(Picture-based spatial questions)
****************************************

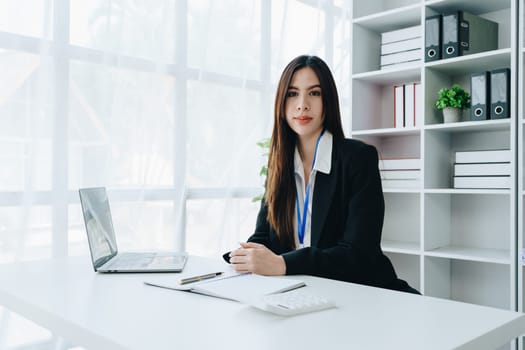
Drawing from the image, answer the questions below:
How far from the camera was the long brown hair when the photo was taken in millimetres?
1850

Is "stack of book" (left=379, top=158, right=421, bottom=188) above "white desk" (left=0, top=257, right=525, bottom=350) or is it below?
above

****************************************

▶ YOUR INSTRUCTIONS: Copy out every line of text from the records above, word for word, and leave the pictures out.

▶ ANSWER TO THIS EXERCISE:
Drawing from the image, answer the questions below:
How far from the camera was the long brown hair when the photo was taken in millimetres?
1850

Is "stack of book" (left=379, top=158, right=421, bottom=188) above "white desk" (left=0, top=257, right=525, bottom=350) or is it below?
above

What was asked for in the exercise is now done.